“Barely, but yes. It could be a trap. Can you feel him, Connor? Is he here with us?”
“The air’s full of magicks.” So full he wondered she couldn’t feel it. “The black and the white, the dark and the light. They beat like pulses.”
“And crawl on the skin.”
So she could feel them. “You won’t go back?”
“I won’t, no.” But she stayed close as they followed the hart toward the light.
Connor cast himself forward, let himself see. And made out the shape, then the face in the shadowed light.
“It’s Eamon.”
“The boy? Sorcha’s son? We’re back centuries.”
“So it seems. He’s older, still a boy yet, but older.” So Connor cast out again, this time speaking mind to mind.It’s Connor of the O’Dwyers who comes. Your blood, your friend.

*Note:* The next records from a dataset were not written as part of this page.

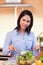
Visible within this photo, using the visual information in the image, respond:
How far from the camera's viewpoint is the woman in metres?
2.23

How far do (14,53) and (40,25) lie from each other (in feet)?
6.89

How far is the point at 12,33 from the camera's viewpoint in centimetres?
230

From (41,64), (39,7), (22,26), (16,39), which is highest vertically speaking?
(39,7)

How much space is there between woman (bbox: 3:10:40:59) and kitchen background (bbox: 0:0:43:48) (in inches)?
71.1

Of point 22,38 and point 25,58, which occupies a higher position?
point 22,38

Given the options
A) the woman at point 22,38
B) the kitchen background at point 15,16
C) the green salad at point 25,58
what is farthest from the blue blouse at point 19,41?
the kitchen background at point 15,16

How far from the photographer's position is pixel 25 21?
2.30 m

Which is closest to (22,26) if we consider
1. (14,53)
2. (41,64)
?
(14,53)

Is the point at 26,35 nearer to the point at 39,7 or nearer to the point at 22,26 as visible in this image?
the point at 22,26

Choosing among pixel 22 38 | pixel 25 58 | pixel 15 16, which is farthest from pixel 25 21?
pixel 15 16

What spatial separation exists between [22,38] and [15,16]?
6.43 feet

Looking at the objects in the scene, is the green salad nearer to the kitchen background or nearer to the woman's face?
the woman's face

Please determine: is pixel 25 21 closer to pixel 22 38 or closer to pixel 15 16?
pixel 22 38

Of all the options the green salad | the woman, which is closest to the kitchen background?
the woman
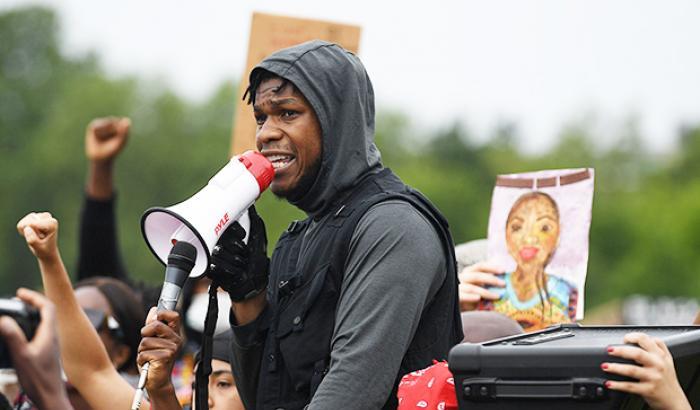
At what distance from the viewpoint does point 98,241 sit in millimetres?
6727

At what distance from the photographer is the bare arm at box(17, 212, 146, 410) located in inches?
171

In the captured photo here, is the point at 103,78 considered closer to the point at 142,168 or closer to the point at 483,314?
the point at 142,168

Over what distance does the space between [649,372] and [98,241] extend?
431cm

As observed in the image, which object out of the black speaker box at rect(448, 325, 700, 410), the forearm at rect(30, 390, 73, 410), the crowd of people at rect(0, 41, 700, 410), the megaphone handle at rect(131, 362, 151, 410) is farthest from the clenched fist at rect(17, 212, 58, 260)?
the black speaker box at rect(448, 325, 700, 410)

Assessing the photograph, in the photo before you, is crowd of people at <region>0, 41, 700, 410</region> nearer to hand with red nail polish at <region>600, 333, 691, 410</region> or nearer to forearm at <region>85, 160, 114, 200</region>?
hand with red nail polish at <region>600, 333, 691, 410</region>

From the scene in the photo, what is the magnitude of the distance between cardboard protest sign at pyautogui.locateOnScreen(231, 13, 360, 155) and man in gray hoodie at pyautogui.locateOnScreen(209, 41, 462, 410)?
195 cm

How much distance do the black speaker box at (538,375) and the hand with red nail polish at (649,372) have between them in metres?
0.02

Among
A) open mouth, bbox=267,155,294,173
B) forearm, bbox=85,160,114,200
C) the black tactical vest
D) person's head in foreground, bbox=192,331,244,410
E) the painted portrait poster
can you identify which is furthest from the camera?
forearm, bbox=85,160,114,200

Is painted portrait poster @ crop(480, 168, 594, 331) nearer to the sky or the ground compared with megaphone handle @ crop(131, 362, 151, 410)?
nearer to the sky

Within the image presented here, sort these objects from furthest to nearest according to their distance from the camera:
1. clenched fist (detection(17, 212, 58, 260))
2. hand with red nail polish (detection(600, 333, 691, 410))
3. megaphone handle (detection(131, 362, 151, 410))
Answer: clenched fist (detection(17, 212, 58, 260))
megaphone handle (detection(131, 362, 151, 410))
hand with red nail polish (detection(600, 333, 691, 410))

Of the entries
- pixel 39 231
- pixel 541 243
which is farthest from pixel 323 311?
pixel 541 243

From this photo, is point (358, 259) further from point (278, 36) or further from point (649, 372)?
point (278, 36)

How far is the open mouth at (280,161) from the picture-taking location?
3.42 m

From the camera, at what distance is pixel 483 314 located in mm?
4305
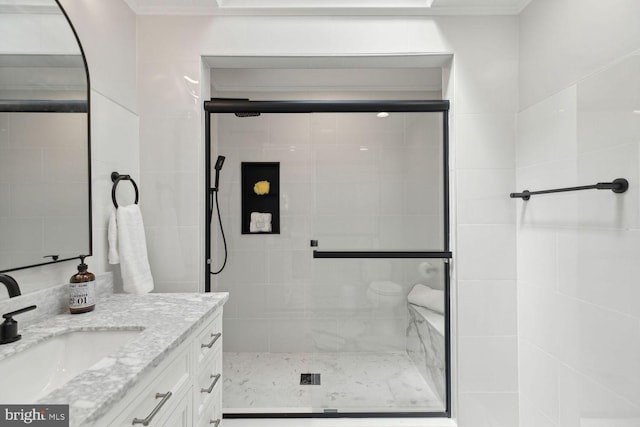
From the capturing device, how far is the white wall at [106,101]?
143 centimetres

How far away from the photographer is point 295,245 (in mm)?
2623

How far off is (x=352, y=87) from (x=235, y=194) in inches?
50.0

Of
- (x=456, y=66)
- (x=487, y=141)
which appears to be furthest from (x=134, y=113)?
(x=487, y=141)

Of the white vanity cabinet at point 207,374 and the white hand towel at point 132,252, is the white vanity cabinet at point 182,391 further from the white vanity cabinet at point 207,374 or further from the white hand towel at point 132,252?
the white hand towel at point 132,252

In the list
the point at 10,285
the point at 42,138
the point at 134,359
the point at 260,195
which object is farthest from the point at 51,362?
the point at 260,195

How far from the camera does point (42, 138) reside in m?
1.14

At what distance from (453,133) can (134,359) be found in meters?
1.77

He felt the boy relax—a bit.Come then, and welcome. But you are not alone.
I bring my friend, and she is yours as well.
The hart drifted off into the dark as the lights merged. Connor saw the little cottage, a small lean-to for horses, a garden of herbs and medicinal plants, well tended.

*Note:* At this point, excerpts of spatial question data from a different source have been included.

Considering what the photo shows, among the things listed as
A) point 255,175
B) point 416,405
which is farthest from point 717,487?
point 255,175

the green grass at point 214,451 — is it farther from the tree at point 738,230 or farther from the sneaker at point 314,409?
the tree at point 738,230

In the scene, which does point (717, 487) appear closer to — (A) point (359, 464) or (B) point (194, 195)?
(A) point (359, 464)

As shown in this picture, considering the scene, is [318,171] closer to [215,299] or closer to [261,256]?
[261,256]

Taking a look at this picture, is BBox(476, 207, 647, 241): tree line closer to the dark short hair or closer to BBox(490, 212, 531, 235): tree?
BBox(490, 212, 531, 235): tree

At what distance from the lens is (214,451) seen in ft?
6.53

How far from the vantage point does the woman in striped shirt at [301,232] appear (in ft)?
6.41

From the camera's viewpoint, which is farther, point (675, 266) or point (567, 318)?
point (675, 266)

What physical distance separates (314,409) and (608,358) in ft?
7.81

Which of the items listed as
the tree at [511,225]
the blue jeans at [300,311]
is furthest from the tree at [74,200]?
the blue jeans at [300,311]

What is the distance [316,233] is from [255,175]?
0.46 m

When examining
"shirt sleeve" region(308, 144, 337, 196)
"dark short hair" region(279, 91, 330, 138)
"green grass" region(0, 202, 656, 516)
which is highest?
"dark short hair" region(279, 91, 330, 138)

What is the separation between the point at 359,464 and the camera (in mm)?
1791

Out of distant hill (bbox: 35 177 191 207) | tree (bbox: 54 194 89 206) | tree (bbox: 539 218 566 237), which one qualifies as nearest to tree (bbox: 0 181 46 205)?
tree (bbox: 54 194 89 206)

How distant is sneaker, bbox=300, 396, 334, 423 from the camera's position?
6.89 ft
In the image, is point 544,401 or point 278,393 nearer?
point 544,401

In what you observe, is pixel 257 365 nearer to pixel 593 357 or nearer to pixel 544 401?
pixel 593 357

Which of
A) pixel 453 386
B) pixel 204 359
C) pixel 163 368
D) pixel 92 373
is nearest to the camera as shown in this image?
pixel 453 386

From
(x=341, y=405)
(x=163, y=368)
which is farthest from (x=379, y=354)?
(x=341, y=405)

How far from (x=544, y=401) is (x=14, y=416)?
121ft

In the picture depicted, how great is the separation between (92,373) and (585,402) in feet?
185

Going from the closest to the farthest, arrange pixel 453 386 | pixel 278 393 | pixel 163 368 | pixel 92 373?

They’d made a life here, he thought, Sorcha’s three. And a good one.
“You are welcome,” Eamon repeated, and set his light aside to clasp Connor’s hand. “And you,” he said to Meara. “I thought not to see you again.”
“Again?”
Now the boy looked closer, looked deep with eyes as blue as the hawk’s-eye stone he wore around his neck. “You are not Aine?”

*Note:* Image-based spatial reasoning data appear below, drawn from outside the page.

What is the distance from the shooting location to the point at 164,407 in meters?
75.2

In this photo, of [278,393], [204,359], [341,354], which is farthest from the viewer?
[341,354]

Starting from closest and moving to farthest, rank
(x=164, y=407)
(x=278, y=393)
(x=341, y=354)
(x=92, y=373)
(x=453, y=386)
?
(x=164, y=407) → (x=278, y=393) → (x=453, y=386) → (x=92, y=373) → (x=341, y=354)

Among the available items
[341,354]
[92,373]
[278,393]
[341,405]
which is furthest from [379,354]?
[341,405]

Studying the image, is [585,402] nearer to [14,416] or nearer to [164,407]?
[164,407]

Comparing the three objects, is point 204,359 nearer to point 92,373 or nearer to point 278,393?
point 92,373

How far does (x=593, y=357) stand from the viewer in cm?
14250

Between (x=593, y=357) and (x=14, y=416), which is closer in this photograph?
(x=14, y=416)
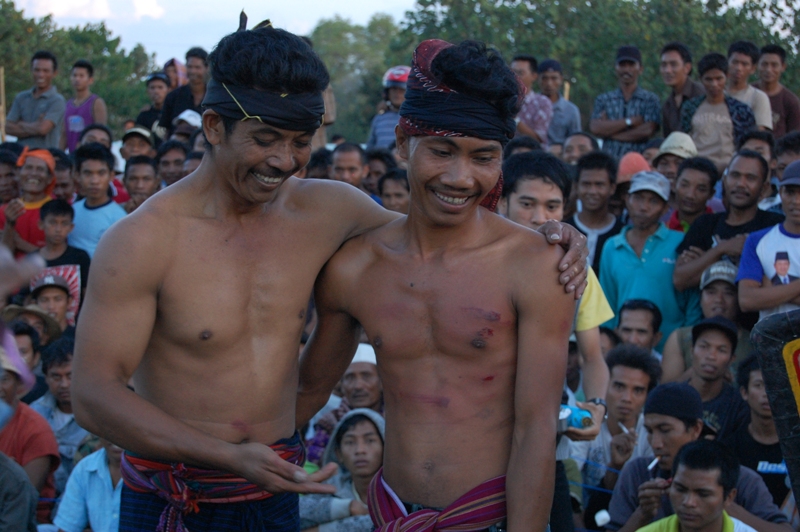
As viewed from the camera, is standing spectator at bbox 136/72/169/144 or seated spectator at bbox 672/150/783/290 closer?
seated spectator at bbox 672/150/783/290

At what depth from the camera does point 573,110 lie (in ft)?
35.3

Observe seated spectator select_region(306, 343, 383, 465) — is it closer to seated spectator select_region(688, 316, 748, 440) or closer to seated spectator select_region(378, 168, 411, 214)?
seated spectator select_region(378, 168, 411, 214)

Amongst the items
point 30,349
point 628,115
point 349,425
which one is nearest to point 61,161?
point 30,349

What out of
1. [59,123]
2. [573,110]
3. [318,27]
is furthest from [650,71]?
[318,27]

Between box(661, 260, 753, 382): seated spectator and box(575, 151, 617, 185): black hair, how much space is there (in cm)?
128

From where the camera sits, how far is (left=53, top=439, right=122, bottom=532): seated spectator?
617 cm

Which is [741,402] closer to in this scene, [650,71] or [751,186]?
[751,186]

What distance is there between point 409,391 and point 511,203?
188 centimetres

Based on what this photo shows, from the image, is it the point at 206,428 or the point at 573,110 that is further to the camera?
the point at 573,110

“A goddess?” Meara laughed. “No indeed.”
“Not the goddess but the gypsy named for her. You are very like her, but not, I see, not her at all.”
“This is Meara, my friend, and yours. She is one of our circle. Tell me, cousin, how long has it been for you since you saw me?”
“Three years. But I knew I would see you again. The gypsy told me, and I saw she had the gift. She came to trade one spring morning, and told me she’d followed the magicks and the omens to our door. So she said I had kin from another time, and we would meet again, in and out of dreams.”
“In and out,” Connor considered.
“She said we would go home again, and meet our destiny. You have her face, my lady, and her bearing. You come from her, she who called herself Aine. So I’ll thank you as I did her for giving me hope when I needed it.”
He looked at Connor. “It was after our first winter here, and the dark seemed never to lift. I pined for home, despaired of seeing it again.”
He’d grown tall, Connor observed, and confident. “You’ve made a home here.”
“We live, and we learn. It’s good land here, and the wild of it calls. But we, the three, must see home again before we can make our own, and keep it.”
“But it’s not time yet, is it? I’ll trust you’ll know when it is. Your sisters are well?”
“They are, and thank you. I hope your sister is the same.”
“She is. We’re six. The three and three more, and we learn as well. He has something new. A shadow spell, a way to balance between worlds and forms. Your mother wrote something of shadows, and my Branna studies her book.”
“As does my sister. I’ll tell her of this. Or will you come in. I’ll wake her and Teagan as they’d be happy to meet you both.”
Eamon started to turn to the cottage door.